** WHAT TO DO **
Copy the records below line for line, without changing any wording, numbers, or punctuation.

***** DATASET CONTENT *****

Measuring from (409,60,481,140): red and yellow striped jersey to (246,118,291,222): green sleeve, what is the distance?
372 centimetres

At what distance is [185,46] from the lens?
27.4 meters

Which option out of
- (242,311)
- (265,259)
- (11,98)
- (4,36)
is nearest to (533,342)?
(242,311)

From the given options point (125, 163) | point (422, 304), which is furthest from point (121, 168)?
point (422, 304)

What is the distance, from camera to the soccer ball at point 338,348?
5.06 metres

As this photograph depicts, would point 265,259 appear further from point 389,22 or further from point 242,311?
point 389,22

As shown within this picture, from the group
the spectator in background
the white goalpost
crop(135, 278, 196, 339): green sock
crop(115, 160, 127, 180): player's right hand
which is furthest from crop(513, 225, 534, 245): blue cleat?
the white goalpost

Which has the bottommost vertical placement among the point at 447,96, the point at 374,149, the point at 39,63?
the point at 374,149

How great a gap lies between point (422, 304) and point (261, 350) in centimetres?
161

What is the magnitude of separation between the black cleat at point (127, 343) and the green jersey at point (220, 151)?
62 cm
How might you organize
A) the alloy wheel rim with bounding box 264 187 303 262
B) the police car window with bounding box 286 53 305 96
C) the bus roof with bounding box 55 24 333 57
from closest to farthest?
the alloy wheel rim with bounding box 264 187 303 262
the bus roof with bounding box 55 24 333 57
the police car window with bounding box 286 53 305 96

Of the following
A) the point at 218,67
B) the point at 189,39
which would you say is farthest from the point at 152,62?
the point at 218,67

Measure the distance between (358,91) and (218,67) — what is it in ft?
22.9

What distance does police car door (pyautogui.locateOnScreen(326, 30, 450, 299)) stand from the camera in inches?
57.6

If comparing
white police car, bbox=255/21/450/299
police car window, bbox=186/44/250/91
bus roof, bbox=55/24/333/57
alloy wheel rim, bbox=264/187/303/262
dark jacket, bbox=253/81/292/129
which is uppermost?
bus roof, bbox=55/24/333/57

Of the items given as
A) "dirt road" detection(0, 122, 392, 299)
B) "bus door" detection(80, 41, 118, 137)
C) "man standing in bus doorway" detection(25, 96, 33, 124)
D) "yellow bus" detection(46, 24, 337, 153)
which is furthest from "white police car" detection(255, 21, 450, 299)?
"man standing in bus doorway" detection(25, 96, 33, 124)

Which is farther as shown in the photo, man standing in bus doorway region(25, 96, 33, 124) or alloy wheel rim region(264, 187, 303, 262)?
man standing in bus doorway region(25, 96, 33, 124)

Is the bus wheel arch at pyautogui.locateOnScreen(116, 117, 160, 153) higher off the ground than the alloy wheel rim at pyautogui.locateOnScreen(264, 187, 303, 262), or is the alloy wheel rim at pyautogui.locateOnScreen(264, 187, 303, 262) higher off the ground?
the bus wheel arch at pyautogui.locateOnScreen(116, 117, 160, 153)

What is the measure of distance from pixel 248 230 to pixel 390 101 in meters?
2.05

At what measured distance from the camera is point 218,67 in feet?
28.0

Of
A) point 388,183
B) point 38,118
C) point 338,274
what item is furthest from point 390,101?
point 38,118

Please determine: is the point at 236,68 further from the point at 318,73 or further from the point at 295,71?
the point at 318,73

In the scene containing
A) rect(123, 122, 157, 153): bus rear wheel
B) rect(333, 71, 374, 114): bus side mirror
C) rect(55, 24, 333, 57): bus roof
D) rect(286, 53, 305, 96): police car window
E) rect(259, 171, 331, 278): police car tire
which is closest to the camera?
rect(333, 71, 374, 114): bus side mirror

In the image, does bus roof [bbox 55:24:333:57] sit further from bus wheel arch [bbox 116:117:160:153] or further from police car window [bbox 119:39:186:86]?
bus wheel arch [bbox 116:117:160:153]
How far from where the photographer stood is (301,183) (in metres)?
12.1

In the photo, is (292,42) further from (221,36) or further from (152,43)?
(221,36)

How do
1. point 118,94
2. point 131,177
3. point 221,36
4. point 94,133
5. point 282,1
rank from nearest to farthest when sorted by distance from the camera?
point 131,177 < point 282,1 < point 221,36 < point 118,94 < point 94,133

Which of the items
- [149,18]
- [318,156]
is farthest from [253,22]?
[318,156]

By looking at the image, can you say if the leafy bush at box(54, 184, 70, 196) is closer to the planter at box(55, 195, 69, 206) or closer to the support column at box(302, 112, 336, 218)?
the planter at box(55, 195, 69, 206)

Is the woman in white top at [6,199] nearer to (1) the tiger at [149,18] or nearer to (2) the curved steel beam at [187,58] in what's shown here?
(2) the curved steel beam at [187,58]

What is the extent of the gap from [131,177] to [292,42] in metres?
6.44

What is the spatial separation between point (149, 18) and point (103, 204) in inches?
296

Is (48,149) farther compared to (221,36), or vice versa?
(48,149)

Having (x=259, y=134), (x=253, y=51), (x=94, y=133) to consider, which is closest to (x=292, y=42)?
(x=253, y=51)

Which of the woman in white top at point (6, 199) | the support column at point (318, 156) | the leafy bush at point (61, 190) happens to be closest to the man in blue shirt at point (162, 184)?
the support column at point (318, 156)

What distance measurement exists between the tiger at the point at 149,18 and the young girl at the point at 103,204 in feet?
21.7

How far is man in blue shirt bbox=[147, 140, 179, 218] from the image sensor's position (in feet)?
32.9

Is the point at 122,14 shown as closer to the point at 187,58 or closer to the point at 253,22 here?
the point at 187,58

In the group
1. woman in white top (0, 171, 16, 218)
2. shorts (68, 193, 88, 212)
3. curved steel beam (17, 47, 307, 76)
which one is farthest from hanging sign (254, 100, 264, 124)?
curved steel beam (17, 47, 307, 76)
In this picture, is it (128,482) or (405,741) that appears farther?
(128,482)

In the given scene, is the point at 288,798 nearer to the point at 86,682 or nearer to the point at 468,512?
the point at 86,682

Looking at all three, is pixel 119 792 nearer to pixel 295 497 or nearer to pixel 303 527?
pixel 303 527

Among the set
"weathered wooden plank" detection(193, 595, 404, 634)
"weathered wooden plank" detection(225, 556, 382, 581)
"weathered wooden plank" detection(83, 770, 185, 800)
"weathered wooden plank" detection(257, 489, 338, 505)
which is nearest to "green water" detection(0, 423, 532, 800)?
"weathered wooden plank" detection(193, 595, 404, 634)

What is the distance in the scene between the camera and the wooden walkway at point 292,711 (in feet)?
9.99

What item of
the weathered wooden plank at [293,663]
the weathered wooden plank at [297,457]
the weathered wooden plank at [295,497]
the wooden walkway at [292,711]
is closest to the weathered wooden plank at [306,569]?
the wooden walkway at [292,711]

*****

** RESULT FOR THIS EXERCISE **
Measuring from (409,60,481,140): red and yellow striped jersey to (246,118,291,222): green sleeve, what is the distance?
372 centimetres

At what distance is [185,46] from the lens?
27.4 meters

Which option out of
- (242,311)
- (265,259)
- (11,98)
- (4,36)
is nearest to (533,342)?
(242,311)

From the given options point (125, 163) | point (422, 304), which is furthest from point (121, 168)?
point (422, 304)

What is the distance, from camera to the soccer ball at point 338,348?
5.06 metres

As this photograph depicts, would point 265,259 appear further from point 389,22 or further from point 242,311?
point 389,22

As shown within this picture, from the group
the spectator in background
the white goalpost
crop(135, 278, 196, 339): green sock
crop(115, 160, 127, 180): player's right hand
which is furthest from crop(513, 225, 534, 245): blue cleat?
the white goalpost

Which has the bottommost vertical placement among the point at 447,96, the point at 374,149, the point at 39,63?
the point at 374,149

How great a gap lies between point (422, 304) and point (261, 350) in centimetres?
161

What is the magnitude of separation between the black cleat at point (127, 343) and the green jersey at point (220, 151)?
62 cm
How might you organize
A) the alloy wheel rim with bounding box 264 187 303 262
B) the police car window with bounding box 286 53 305 96
C) the bus roof with bounding box 55 24 333 57
from closest to farthest?
the alloy wheel rim with bounding box 264 187 303 262
the bus roof with bounding box 55 24 333 57
the police car window with bounding box 286 53 305 96

Of the following
A) the point at 218,67
B) the point at 189,39
which would you say is farthest from the point at 152,62?
the point at 218,67

Measure the distance between (358,91) and (218,67) — what is it in ft?
22.9

What distance does police car door (pyautogui.locateOnScreen(326, 30, 450, 299)) stand from the camera in inches?
57.6

If comparing
white police car, bbox=255/21/450/299
police car window, bbox=186/44/250/91
bus roof, bbox=55/24/333/57
alloy wheel rim, bbox=264/187/303/262
dark jacket, bbox=253/81/292/129
which is uppermost?
bus roof, bbox=55/24/333/57

Of the items given as
A) "dirt road" detection(0, 122, 392, 299)
B) "bus door" detection(80, 41, 118, 137)
C) "man standing in bus doorway" detection(25, 96, 33, 124)
D) "yellow bus" detection(46, 24, 337, 153)
which is furthest from "white police car" detection(255, 21, 450, 299)?
"man standing in bus doorway" detection(25, 96, 33, 124)

Which is farther as shown in the photo, man standing in bus doorway region(25, 96, 33, 124) or alloy wheel rim region(264, 187, 303, 262)?
man standing in bus doorway region(25, 96, 33, 124)

Is the bus wheel arch at pyautogui.locateOnScreen(116, 117, 160, 153) higher off the ground than the alloy wheel rim at pyautogui.locateOnScreen(264, 187, 303, 262), or is the alloy wheel rim at pyautogui.locateOnScreen(264, 187, 303, 262) higher off the ground?
the bus wheel arch at pyautogui.locateOnScreen(116, 117, 160, 153)

What is the measure of distance from pixel 248 230 to pixel 390 101 in meters?
2.05

At what measured distance from the camera is point 218,67 in feet?
28.0

Of
A) point 388,183
B) point 38,118
C) point 338,274
what item is furthest from point 390,101?
point 38,118

Please determine: is the point at 236,68 further from the point at 318,73 or further from the point at 295,71?
the point at 318,73

In the scene containing
A) rect(123, 122, 157, 153): bus rear wheel
B) rect(333, 71, 374, 114): bus side mirror
C) rect(55, 24, 333, 57): bus roof
D) rect(286, 53, 305, 96): police car window
E) rect(259, 171, 331, 278): police car tire
which is closest to the camera?
rect(333, 71, 374, 114): bus side mirror

In the image, does bus roof [bbox 55:24:333:57] sit further from bus wheel arch [bbox 116:117:160:153] or further from police car window [bbox 119:39:186:86]?
bus wheel arch [bbox 116:117:160:153]
How far from where the photographer stood is (301,183) (in metres)?
12.1

In the photo, is (292,42) further from (221,36) or further from (152,43)?
(221,36)

How do
1. point 118,94
2. point 131,177
3. point 221,36
4. point 94,133
5. point 282,1
rank from nearest to farthest when sorted by distance from the camera?
point 131,177 < point 282,1 < point 221,36 < point 118,94 < point 94,133

Which of the items
- [149,18]
- [318,156]
is farthest from [253,22]?
[318,156]

By looking at the image, can you say if the leafy bush at box(54, 184, 70, 196) is closer to the planter at box(55, 195, 69, 206) or closer to the support column at box(302, 112, 336, 218)?
the planter at box(55, 195, 69, 206)

Is the woman in white top at [6,199] nearer to (1) the tiger at [149,18] or nearer to (2) the curved steel beam at [187,58] in what's shown here?
(2) the curved steel beam at [187,58]

What is the extent of the gap from [131,177] to [292,42] in metres?
6.44

What is the spatial separation between point (149, 18) and point (103, 204) in inches?
296

Is (48,149) farther compared to (221,36), or vice versa?
(48,149)

Having (x=259, y=134), (x=253, y=51), (x=94, y=133) to consider, which is closest to (x=292, y=42)?
(x=253, y=51)

Which of the woman in white top at point (6, 199) | the support column at point (318, 156) | the leafy bush at point (61, 190) happens to be closest to the man in blue shirt at point (162, 184)?
the support column at point (318, 156)

What distance measurement exists between the tiger at the point at 149,18 and the young girl at the point at 103,204 in feet?
21.7

How far is man in blue shirt bbox=[147, 140, 179, 218] from the image sensor's position (in feet)?
32.9

Is the point at 122,14 shown as closer to the point at 187,58 or closer to the point at 253,22 here?
the point at 187,58

In the group
1. woman in white top (0, 171, 16, 218)
2. shorts (68, 193, 88, 212)
3. curved steel beam (17, 47, 307, 76)
which one is farthest from hanging sign (254, 100, 264, 124)?
curved steel beam (17, 47, 307, 76)
In this picture, is it (128,482) or (405,741) that appears farther?
(128,482)

In the given scene, is the point at 288,798 nearer to the point at 86,682 or nearer to the point at 468,512?
the point at 86,682

Looking at all three, is pixel 119 792 nearer to pixel 295 497 or nearer to pixel 303 527?
pixel 303 527

Among the set
"weathered wooden plank" detection(193, 595, 404, 634)
"weathered wooden plank" detection(225, 556, 382, 581)
"weathered wooden plank" detection(83, 770, 185, 800)
"weathered wooden plank" detection(257, 489, 338, 505)
which is nearest to "green water" detection(0, 423, 532, 800)?
"weathered wooden plank" detection(193, 595, 404, 634)

What is the distance in the scene between the camera and the wooden walkway at point 292,711 (in feet)?
9.99

What item of
the weathered wooden plank at [293,663]
the weathered wooden plank at [297,457]
the weathered wooden plank at [295,497]
the wooden walkway at [292,711]
is closest to the weathered wooden plank at [306,569]?
the wooden walkway at [292,711]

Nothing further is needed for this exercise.